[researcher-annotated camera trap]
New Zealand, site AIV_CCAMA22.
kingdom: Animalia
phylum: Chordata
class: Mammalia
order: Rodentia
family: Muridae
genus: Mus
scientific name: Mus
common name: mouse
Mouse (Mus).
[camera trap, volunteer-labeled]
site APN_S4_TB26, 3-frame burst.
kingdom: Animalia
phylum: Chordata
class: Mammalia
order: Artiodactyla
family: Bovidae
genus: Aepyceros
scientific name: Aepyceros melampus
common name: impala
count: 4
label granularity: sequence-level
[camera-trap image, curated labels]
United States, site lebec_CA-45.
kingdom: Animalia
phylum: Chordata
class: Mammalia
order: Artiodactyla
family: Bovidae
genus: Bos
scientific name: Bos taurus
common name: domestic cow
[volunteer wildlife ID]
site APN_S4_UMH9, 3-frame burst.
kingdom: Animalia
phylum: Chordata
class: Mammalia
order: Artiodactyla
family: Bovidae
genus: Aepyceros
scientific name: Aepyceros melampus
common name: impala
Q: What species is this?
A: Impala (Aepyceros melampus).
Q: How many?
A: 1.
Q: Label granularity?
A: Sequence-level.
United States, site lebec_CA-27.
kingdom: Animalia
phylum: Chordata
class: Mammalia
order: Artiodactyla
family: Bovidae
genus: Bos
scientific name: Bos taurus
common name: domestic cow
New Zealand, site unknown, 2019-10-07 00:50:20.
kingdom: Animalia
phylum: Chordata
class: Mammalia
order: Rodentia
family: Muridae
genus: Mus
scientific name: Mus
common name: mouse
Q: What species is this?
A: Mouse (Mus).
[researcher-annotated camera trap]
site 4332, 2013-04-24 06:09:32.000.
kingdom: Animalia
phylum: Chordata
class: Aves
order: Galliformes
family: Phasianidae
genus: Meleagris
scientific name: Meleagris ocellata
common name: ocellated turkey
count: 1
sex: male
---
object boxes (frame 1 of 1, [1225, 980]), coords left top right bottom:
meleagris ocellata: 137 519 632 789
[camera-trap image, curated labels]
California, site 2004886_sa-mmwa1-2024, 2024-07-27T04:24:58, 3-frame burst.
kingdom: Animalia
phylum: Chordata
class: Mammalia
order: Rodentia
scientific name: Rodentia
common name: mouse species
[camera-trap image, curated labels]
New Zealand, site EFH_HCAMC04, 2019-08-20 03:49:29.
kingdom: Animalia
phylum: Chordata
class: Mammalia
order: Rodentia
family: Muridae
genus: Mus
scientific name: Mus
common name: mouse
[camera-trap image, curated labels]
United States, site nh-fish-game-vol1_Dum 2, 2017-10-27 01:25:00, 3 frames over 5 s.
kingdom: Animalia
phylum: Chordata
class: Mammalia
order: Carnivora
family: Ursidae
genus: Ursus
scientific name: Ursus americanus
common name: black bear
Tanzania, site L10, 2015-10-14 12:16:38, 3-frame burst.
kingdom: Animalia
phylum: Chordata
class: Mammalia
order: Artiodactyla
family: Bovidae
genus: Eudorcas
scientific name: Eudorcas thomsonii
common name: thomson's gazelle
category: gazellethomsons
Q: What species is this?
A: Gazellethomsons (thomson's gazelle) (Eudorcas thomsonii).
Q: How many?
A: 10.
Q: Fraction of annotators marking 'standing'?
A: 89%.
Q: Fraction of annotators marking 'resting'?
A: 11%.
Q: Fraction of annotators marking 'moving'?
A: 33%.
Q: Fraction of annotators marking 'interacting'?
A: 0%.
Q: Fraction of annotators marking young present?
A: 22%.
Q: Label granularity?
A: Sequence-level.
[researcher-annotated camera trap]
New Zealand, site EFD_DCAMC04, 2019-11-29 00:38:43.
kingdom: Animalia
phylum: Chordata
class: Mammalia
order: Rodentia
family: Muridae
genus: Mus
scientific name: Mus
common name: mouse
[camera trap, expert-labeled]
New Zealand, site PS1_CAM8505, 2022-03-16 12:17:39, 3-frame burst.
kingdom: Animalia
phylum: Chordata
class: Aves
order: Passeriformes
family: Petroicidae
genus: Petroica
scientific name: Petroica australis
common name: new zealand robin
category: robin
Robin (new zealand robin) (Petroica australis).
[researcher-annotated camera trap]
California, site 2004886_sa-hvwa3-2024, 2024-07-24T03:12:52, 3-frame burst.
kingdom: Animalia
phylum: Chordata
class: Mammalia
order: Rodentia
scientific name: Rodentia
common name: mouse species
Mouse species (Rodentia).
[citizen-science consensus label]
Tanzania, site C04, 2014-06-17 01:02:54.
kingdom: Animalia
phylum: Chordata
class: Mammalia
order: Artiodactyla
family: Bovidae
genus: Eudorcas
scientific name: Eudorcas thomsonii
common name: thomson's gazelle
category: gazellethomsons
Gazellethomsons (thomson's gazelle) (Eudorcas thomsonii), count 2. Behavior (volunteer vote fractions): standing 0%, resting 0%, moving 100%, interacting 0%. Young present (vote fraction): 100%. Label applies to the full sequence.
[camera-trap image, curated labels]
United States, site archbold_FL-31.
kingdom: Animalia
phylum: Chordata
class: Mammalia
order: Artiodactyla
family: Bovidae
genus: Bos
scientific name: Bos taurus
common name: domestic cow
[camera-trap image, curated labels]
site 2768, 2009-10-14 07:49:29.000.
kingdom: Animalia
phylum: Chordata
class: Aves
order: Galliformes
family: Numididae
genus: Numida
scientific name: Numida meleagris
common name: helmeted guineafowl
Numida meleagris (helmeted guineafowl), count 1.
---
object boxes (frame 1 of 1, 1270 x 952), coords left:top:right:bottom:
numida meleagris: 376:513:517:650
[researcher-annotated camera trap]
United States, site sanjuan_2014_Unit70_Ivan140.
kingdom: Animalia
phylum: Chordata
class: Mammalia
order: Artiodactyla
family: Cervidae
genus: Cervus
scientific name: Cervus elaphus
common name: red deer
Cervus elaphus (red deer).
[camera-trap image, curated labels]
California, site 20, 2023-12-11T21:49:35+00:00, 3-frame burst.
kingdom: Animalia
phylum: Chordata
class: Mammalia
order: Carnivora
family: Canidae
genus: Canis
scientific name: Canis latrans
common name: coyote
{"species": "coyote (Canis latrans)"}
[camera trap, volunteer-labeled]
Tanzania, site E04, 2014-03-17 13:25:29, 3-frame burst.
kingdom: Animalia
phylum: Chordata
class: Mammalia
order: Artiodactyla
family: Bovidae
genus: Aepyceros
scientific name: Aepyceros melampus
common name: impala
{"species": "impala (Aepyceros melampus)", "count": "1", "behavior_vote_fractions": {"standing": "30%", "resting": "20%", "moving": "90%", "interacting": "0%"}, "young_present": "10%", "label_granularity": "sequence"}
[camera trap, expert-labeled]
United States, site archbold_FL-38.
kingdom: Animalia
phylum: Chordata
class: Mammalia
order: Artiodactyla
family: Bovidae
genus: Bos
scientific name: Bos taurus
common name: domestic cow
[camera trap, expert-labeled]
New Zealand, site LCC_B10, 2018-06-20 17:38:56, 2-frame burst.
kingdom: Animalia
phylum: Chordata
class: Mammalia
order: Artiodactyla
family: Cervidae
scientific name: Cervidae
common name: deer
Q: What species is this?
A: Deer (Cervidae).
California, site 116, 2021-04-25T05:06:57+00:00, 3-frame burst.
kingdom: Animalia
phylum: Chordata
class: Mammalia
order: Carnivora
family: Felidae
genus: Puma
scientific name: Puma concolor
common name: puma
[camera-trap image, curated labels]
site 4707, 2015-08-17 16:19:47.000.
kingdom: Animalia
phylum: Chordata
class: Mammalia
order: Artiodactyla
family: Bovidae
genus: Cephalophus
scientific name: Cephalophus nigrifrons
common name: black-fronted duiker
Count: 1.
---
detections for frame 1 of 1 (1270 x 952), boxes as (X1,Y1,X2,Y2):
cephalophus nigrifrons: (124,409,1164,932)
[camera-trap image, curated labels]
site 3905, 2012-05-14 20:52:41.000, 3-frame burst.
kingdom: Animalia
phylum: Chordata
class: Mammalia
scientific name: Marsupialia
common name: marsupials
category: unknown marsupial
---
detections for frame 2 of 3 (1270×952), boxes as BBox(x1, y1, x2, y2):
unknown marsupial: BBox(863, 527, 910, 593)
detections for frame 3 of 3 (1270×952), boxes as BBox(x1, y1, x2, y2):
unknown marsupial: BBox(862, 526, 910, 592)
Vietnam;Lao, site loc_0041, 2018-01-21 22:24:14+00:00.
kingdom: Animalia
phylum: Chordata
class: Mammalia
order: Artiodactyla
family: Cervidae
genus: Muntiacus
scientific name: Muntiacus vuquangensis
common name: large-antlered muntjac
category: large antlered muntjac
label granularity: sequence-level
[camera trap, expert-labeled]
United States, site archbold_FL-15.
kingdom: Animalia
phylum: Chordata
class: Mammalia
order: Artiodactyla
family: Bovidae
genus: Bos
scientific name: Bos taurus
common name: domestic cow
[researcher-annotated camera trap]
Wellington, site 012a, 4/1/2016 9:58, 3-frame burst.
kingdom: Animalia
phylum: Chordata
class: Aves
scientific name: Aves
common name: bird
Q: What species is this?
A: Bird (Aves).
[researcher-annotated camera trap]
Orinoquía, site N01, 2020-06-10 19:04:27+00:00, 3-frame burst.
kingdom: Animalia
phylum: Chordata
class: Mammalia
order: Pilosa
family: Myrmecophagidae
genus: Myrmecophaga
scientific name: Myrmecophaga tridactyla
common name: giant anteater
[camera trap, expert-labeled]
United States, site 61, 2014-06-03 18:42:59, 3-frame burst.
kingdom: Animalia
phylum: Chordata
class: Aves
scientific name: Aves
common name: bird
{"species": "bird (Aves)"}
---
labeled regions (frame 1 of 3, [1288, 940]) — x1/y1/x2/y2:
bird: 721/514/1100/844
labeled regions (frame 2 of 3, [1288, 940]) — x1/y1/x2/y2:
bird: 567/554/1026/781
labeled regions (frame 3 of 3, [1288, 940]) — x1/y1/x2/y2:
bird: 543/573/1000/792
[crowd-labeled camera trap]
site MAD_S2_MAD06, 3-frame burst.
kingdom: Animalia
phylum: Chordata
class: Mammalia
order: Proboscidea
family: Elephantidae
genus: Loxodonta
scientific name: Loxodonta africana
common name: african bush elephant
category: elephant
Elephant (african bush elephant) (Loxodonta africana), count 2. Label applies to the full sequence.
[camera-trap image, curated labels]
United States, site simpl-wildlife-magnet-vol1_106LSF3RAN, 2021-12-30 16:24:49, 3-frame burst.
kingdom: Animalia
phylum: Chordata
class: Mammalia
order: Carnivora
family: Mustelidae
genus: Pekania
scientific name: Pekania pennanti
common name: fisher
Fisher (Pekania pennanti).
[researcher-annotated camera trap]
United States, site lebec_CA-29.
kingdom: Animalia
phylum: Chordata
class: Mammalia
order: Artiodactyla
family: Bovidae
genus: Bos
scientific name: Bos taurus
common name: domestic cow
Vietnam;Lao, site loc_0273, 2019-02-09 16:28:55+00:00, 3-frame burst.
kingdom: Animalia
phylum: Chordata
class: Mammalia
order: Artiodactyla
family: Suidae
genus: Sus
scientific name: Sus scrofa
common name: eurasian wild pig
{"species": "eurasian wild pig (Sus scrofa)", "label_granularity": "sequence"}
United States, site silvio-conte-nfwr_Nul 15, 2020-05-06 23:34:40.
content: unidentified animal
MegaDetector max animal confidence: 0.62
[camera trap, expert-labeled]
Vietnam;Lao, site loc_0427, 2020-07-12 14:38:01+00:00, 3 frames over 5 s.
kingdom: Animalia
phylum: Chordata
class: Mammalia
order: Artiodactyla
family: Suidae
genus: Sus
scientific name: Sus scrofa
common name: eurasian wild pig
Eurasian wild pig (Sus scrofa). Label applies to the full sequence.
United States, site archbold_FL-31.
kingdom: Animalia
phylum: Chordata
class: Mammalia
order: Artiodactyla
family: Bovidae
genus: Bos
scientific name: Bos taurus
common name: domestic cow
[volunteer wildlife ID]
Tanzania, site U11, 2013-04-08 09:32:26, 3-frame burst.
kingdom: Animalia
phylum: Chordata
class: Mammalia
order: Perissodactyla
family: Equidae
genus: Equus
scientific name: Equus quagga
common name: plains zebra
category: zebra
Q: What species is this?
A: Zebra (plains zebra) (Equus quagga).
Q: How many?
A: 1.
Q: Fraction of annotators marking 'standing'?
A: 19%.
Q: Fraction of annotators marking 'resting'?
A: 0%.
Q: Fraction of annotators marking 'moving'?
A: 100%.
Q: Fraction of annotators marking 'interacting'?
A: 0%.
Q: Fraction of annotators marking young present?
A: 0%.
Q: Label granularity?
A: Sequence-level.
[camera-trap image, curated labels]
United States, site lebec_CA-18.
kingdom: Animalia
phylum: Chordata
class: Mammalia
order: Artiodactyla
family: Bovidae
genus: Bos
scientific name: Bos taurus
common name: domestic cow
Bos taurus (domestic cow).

*Exercise*
When the word "frames" appears in a line of the data, that line is counted; report the number only.

*Result of this task*
2